Yours most sincerely,Robert Barr.The Congregational Home Missionary SocietyBible House, Astor Place, New YorkMay 13th, 1897.

Dear Mrs. Barr:

What shall I say of your book? That I read it through in one night, which proves my interest – that I have read parts of it – the last three chapters – more than once, and that I envy the hand that can strike such a blow at the cruelest caricature of God, the Father, ever invented by man, the child.

Thank you for many happy hours. Please go right on, smashing idols, letting light into superstitions, and emancipating consciences until the Millennium; which will dawn about the time when you have finished the job.

Sincerely yours,Joseph B. Clark.

Oh, let me say the style was a feast of Saxon to one who loves the language of the people, as I do.

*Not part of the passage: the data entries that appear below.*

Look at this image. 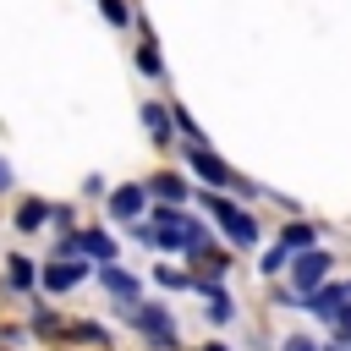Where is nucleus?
Segmentation results:
<instances>
[{"mask_svg":"<svg viewBox=\"0 0 351 351\" xmlns=\"http://www.w3.org/2000/svg\"><path fill=\"white\" fill-rule=\"evenodd\" d=\"M154 241H165V247H176V252H203V247H208V230H203L197 219H181L176 208H159Z\"/></svg>","mask_w":351,"mask_h":351,"instance_id":"nucleus-1","label":"nucleus"},{"mask_svg":"<svg viewBox=\"0 0 351 351\" xmlns=\"http://www.w3.org/2000/svg\"><path fill=\"white\" fill-rule=\"evenodd\" d=\"M208 214L225 225V236H230L236 247H252V241H258V225H252V214H247V208H236V203H225L219 192L208 197Z\"/></svg>","mask_w":351,"mask_h":351,"instance_id":"nucleus-2","label":"nucleus"},{"mask_svg":"<svg viewBox=\"0 0 351 351\" xmlns=\"http://www.w3.org/2000/svg\"><path fill=\"white\" fill-rule=\"evenodd\" d=\"M126 318H132V324H137V329H143V335H148V340H154L159 351H170V346H176V318H170V313H159V307H143V302H132V307H126Z\"/></svg>","mask_w":351,"mask_h":351,"instance_id":"nucleus-3","label":"nucleus"},{"mask_svg":"<svg viewBox=\"0 0 351 351\" xmlns=\"http://www.w3.org/2000/svg\"><path fill=\"white\" fill-rule=\"evenodd\" d=\"M186 165H192V170H197L208 186H241V181H236V170H230L225 159H214L208 148H192V154H186Z\"/></svg>","mask_w":351,"mask_h":351,"instance_id":"nucleus-4","label":"nucleus"},{"mask_svg":"<svg viewBox=\"0 0 351 351\" xmlns=\"http://www.w3.org/2000/svg\"><path fill=\"white\" fill-rule=\"evenodd\" d=\"M291 274H296V291H307V296H313V291L324 285V274H329V252H313V247H307V252L291 263Z\"/></svg>","mask_w":351,"mask_h":351,"instance_id":"nucleus-5","label":"nucleus"},{"mask_svg":"<svg viewBox=\"0 0 351 351\" xmlns=\"http://www.w3.org/2000/svg\"><path fill=\"white\" fill-rule=\"evenodd\" d=\"M346 302H351V285H324V291L307 296V313H318V318H340Z\"/></svg>","mask_w":351,"mask_h":351,"instance_id":"nucleus-6","label":"nucleus"},{"mask_svg":"<svg viewBox=\"0 0 351 351\" xmlns=\"http://www.w3.org/2000/svg\"><path fill=\"white\" fill-rule=\"evenodd\" d=\"M137 214H143V186H115L110 192V219H126L132 225Z\"/></svg>","mask_w":351,"mask_h":351,"instance_id":"nucleus-7","label":"nucleus"},{"mask_svg":"<svg viewBox=\"0 0 351 351\" xmlns=\"http://www.w3.org/2000/svg\"><path fill=\"white\" fill-rule=\"evenodd\" d=\"M71 247H77V252H88V258H99V263H115V241H110L104 230H82Z\"/></svg>","mask_w":351,"mask_h":351,"instance_id":"nucleus-8","label":"nucleus"},{"mask_svg":"<svg viewBox=\"0 0 351 351\" xmlns=\"http://www.w3.org/2000/svg\"><path fill=\"white\" fill-rule=\"evenodd\" d=\"M82 274H88V263H49L44 269V291H71Z\"/></svg>","mask_w":351,"mask_h":351,"instance_id":"nucleus-9","label":"nucleus"},{"mask_svg":"<svg viewBox=\"0 0 351 351\" xmlns=\"http://www.w3.org/2000/svg\"><path fill=\"white\" fill-rule=\"evenodd\" d=\"M99 280H104V285H110L121 302H137V280H132V274H121L115 263H104V274H99Z\"/></svg>","mask_w":351,"mask_h":351,"instance_id":"nucleus-10","label":"nucleus"},{"mask_svg":"<svg viewBox=\"0 0 351 351\" xmlns=\"http://www.w3.org/2000/svg\"><path fill=\"white\" fill-rule=\"evenodd\" d=\"M143 121H148V132H154V137H159V143H165V137H170V115H165V110H159V104H143Z\"/></svg>","mask_w":351,"mask_h":351,"instance_id":"nucleus-11","label":"nucleus"},{"mask_svg":"<svg viewBox=\"0 0 351 351\" xmlns=\"http://www.w3.org/2000/svg\"><path fill=\"white\" fill-rule=\"evenodd\" d=\"M44 219H49V208H44V203H22V214H16V225H22V230H38Z\"/></svg>","mask_w":351,"mask_h":351,"instance_id":"nucleus-12","label":"nucleus"},{"mask_svg":"<svg viewBox=\"0 0 351 351\" xmlns=\"http://www.w3.org/2000/svg\"><path fill=\"white\" fill-rule=\"evenodd\" d=\"M154 192H159L165 203H181V197H186V186H181L176 176H159V181H154Z\"/></svg>","mask_w":351,"mask_h":351,"instance_id":"nucleus-13","label":"nucleus"},{"mask_svg":"<svg viewBox=\"0 0 351 351\" xmlns=\"http://www.w3.org/2000/svg\"><path fill=\"white\" fill-rule=\"evenodd\" d=\"M280 241H285V247H302V252H307V247H313V230H307V225H291V230H285Z\"/></svg>","mask_w":351,"mask_h":351,"instance_id":"nucleus-14","label":"nucleus"},{"mask_svg":"<svg viewBox=\"0 0 351 351\" xmlns=\"http://www.w3.org/2000/svg\"><path fill=\"white\" fill-rule=\"evenodd\" d=\"M11 280H16V285H33V263H27V258H11Z\"/></svg>","mask_w":351,"mask_h":351,"instance_id":"nucleus-15","label":"nucleus"},{"mask_svg":"<svg viewBox=\"0 0 351 351\" xmlns=\"http://www.w3.org/2000/svg\"><path fill=\"white\" fill-rule=\"evenodd\" d=\"M104 16H110V22H115V27H126V22H132V11H126V5H121V0H104Z\"/></svg>","mask_w":351,"mask_h":351,"instance_id":"nucleus-16","label":"nucleus"},{"mask_svg":"<svg viewBox=\"0 0 351 351\" xmlns=\"http://www.w3.org/2000/svg\"><path fill=\"white\" fill-rule=\"evenodd\" d=\"M285 252H291V247H285V241H280V247H274V252H269V258H263V274H274V269H285Z\"/></svg>","mask_w":351,"mask_h":351,"instance_id":"nucleus-17","label":"nucleus"},{"mask_svg":"<svg viewBox=\"0 0 351 351\" xmlns=\"http://www.w3.org/2000/svg\"><path fill=\"white\" fill-rule=\"evenodd\" d=\"M285 351H318V346H313V340H302V335H296V340H285Z\"/></svg>","mask_w":351,"mask_h":351,"instance_id":"nucleus-18","label":"nucleus"},{"mask_svg":"<svg viewBox=\"0 0 351 351\" xmlns=\"http://www.w3.org/2000/svg\"><path fill=\"white\" fill-rule=\"evenodd\" d=\"M0 186H11V165L5 159H0Z\"/></svg>","mask_w":351,"mask_h":351,"instance_id":"nucleus-19","label":"nucleus"},{"mask_svg":"<svg viewBox=\"0 0 351 351\" xmlns=\"http://www.w3.org/2000/svg\"><path fill=\"white\" fill-rule=\"evenodd\" d=\"M340 335H346V340H351V313H340Z\"/></svg>","mask_w":351,"mask_h":351,"instance_id":"nucleus-20","label":"nucleus"},{"mask_svg":"<svg viewBox=\"0 0 351 351\" xmlns=\"http://www.w3.org/2000/svg\"><path fill=\"white\" fill-rule=\"evenodd\" d=\"M203 351H225V346H203Z\"/></svg>","mask_w":351,"mask_h":351,"instance_id":"nucleus-21","label":"nucleus"},{"mask_svg":"<svg viewBox=\"0 0 351 351\" xmlns=\"http://www.w3.org/2000/svg\"><path fill=\"white\" fill-rule=\"evenodd\" d=\"M340 351H351V340H346V346H340Z\"/></svg>","mask_w":351,"mask_h":351,"instance_id":"nucleus-22","label":"nucleus"}]
</instances>
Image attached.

The Century7 West Forty-Third Street

My dear Mrs Barr:

I should have written long since to thank you for your “Bernicia,” but the month of April was a very busy one, and the composition and delivering of a very long course of lectures at Yale University, left no time for correspondence, however attractive. But the journeys to and from New Haven, made a pleasant opportunity to follow in imagination the pictures of your charming heroine, and I found much delight in your fresh and simple story, told with the same skill, which appears in all your work. I am greatly obliged to you for giving me this pleasure.

Believe me, dear Mrs. Barr,

Very cordially yours,Henry van Dyke.

May 19, 1896.

Cornell UniversityDepartment of American HistoryIthaca, N.Y

My dear Mrs. Barr:

I am delighted to have from your own hand your new novel “Bernicia,” and am sure that I shall greatly enjoy it myself, and take pleasure in suggesting to others the same source of enjoyment.